The Lim family has always been surrounded by the culinary art. Back in Laos, the whole family was forced to make and sell food from little kiosks and bicycles just to make ends meet. Lan found adoration for cooking during her experience in Laos and passed it on to her kids.
After years of watching their mother in the kitchen, the two siblings found their own love for cooking and decided to open Lan’s as a dedication to their mother.
“The biggest reason we started the restaurant is because we didn’t want our mom’s passion for cooking to die.”
Late last year, Lan’s opened an express location in MacEwan University. But don’t let the word “express” fool you. Every dish is still made from scratch, as it would be in the restaurant. Lim runs the restaurant, which he calls “the mother ship,” and his sister runs the show at the MacEwan location.
The family business was actually approached by the University of Alberta first, but due to the sheer size of the school, Lan’s cooking philosophy would not have panned out. “We usually only have enough ingredients for the day, and all the food is ultimately fresh,” says Lim. “With the U of A, we would have had to have things hang around in the fridge, which didn’t sit well with us.”
After declining the U of A, Lan’s was approached by MacEwan for a smaller-scale express location. “MacEwan wanted to change the food culture on campus and they thought that by bringing in an independent business would be the best direction,” says Lim.
The MacEwan location offers three main dishes: a hot, sweet, and spicy Tom Yum Pho soup, lettuce wraps, and a Thai stir-fry. There are a couple of appetizers as well, but the one that stands out is a fan favourite: the green onion cakes. And these are not the half-size microwaved green onion cakes you receive from ordering Chinese take-out. These are hot, fresh, full-sized green onion cakes.
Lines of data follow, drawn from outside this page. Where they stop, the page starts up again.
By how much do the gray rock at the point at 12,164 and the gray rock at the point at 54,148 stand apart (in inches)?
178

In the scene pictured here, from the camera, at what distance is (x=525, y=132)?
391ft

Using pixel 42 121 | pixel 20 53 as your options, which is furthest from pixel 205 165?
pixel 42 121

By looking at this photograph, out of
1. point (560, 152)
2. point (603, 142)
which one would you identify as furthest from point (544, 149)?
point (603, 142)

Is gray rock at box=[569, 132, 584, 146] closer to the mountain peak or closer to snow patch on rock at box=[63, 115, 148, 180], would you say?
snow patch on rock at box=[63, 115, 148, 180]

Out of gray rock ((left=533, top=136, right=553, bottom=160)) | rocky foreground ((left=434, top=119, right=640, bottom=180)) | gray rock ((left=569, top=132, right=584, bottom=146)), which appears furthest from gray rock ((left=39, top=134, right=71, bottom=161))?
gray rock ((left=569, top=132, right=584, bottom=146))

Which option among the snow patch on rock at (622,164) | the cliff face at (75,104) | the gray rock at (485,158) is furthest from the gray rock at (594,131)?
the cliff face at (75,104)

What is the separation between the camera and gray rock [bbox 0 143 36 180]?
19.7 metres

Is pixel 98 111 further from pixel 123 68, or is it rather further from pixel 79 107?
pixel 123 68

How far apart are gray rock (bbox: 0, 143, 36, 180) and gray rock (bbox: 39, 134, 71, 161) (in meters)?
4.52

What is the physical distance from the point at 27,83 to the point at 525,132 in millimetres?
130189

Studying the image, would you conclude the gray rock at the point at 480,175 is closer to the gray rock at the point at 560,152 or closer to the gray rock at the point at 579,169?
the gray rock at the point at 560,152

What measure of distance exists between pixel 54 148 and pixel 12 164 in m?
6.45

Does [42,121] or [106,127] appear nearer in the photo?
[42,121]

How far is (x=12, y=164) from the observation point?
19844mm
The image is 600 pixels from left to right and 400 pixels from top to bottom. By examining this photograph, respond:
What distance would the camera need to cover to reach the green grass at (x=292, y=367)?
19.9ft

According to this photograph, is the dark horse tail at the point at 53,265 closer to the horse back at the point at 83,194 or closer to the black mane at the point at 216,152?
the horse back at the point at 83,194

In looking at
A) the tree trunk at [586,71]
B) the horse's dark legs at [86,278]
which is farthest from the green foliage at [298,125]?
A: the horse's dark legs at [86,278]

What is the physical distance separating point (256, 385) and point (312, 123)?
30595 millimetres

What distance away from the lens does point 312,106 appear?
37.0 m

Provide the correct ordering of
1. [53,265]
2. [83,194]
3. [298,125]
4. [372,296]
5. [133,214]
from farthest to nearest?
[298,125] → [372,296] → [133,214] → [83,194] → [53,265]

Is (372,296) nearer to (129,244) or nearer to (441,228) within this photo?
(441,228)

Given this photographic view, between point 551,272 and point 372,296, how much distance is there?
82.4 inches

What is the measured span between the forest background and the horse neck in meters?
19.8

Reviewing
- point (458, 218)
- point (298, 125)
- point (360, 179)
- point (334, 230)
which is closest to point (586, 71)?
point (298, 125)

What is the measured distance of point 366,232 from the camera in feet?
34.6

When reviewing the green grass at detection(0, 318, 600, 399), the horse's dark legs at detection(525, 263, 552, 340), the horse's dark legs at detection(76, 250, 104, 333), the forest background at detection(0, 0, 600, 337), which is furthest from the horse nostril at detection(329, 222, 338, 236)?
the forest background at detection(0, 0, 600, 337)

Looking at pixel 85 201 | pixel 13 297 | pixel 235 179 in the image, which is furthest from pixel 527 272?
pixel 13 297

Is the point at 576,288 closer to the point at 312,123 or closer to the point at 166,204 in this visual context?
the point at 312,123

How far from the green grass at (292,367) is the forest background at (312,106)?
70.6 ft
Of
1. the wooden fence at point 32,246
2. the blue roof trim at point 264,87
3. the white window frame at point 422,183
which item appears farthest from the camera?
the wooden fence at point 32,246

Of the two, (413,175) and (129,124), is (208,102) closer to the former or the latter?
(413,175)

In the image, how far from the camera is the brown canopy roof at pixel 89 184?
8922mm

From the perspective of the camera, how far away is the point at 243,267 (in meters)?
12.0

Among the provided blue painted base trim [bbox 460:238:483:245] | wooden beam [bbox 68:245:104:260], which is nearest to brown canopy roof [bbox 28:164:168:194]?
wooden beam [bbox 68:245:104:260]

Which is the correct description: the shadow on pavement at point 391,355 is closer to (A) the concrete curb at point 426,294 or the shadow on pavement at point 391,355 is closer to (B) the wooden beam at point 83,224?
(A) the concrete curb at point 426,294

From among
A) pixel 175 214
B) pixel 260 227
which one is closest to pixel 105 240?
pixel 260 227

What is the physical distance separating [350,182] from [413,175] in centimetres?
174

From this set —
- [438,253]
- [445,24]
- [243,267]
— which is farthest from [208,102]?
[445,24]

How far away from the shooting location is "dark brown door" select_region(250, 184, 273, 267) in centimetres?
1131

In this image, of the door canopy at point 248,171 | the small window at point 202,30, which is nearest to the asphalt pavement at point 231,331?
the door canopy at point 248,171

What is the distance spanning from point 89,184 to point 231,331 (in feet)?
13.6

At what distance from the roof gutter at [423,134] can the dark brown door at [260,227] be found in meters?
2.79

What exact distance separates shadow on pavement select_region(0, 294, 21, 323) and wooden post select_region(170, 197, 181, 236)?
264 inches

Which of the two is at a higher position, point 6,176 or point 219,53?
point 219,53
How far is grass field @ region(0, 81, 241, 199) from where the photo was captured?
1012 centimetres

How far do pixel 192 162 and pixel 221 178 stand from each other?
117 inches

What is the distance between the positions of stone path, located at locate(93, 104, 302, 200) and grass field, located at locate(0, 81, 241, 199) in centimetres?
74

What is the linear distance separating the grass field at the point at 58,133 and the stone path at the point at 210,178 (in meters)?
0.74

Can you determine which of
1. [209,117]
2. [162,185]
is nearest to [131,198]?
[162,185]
All recipes are traditional and passed down, and each has its own unique sense of flavour. Two of the great beverages that Lan’s offers are the traditional iced Vietnamese coffee and the iced Thai milk tea.
Lim says the menu will rotate every now and then and will eventually feature a type of dessert. “We like to switch it up,” says Lim. “We can see what dishes are the most popular and try new things.”
It is apparent that both siblings are dedicated masters of their craft. The Pad Thai (one dish offered at their restaurant) has a sauce that takes a substantial amount of time and care. “We’d love to offer the Pad Thai at MacEwan, but that sauce takes my sister close to three days to make, and it only lasts a week.”
Lan’s has a laminated statement at its restaurant booth that sums up what it is all about: “Lan’s…we do food fast, not fast food.”
So far, the new location has been receiving nothing but positive feedback. For Lim, who is 39, this completely makes sense.
“The younger and future generation is more in tune to what’s on their plates these days,” says Lim. “I mean, the first thing you put in your body that may or may not make you sick is food, so you should choose wisely.”